What is the least squares method?+
The least squares method finds the slope (m) and intercept (b) that minimise the sum of squared residuals Σ(yᵢ − ŷᵢ)². This gives the best-fit line - the line that is closest to all data points simultaneously. The formulas for m and b are derived analytically and have closed-form solutions.
What is R-squared in linear regression?+
R² (coefficient of determination) measures the proportion of variance in Y explained by the regression model. R² = 1 − SS_res/SS_tot, where SS_res = Σ(yᵢ−ŷᵢ)² and SS_tot = Σ(yᵢ−ȳ)². R² = 0.85 means 85% of the variance in Y is explained by X. R² = 1 means a perfect fit; R² = 0 means the model explains nothing.
What is the difference between correlation and regression?+
Correlation (r) measures the strength and direction of a linear relationship between two variables. Regression goes further - it fits a model to predict Y from X. Note: r² = R² in simple linear regression. Correlation is symmetric (same if you swap X and Y), but regression is not (slope changes if you swap X and Y).
What are residuals in regression?+
A residual is the difference between the observed Y value and the predicted Ŷ value from the regression line: residual = yᵢ − ŷᵢ. Residuals should be randomly scattered around zero (random pattern in a residual plot). Patterns in residuals (curves, funnels) suggest the linear model is not appropriate.

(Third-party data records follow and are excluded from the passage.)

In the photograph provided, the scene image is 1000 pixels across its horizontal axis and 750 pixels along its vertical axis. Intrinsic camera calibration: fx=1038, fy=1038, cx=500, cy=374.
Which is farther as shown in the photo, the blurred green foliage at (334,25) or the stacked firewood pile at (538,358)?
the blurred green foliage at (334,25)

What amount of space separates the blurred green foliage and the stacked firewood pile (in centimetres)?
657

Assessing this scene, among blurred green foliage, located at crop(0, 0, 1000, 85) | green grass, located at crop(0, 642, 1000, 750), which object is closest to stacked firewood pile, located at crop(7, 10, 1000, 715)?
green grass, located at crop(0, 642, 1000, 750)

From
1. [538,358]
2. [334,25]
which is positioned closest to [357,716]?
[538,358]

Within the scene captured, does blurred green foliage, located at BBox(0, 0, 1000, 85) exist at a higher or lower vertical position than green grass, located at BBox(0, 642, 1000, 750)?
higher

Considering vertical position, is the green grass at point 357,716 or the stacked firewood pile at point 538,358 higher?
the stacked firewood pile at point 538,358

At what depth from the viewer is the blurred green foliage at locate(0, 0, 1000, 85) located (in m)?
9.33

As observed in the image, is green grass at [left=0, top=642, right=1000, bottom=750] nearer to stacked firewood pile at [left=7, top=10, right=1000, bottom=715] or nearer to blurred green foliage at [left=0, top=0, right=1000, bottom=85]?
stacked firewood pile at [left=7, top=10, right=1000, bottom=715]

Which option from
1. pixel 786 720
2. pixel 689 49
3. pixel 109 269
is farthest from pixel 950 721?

What is the standard error of regression?+
The standard error of the regression (SER or s) measures the typical size of residuals: SER = √[Σ(yᵢ−ŷᵢ)²/(n−2)]. A smaller SER means the data points are closer to the regression line. It is used in computing confidence intervals for predictions.
How do I interpret the slope in a regression equation?+
The slope m represents the average change in Y for a one-unit increase in X, holding everything else constant. For example, if Y is salary (£) and X is years of experience, m = 3,500 means each additional year of experience is associated with £3,500 higher salary on average.
What is the difference between simple and multiple linear regression?+
Simple linear regression has one predictor variable (X). Multiple linear regression has two or more predictor variables (X₁, X₂, ..., Xₖ). This calculator handles simple linear regression. Multiple regression requires matrix algebra and is available in statistical software.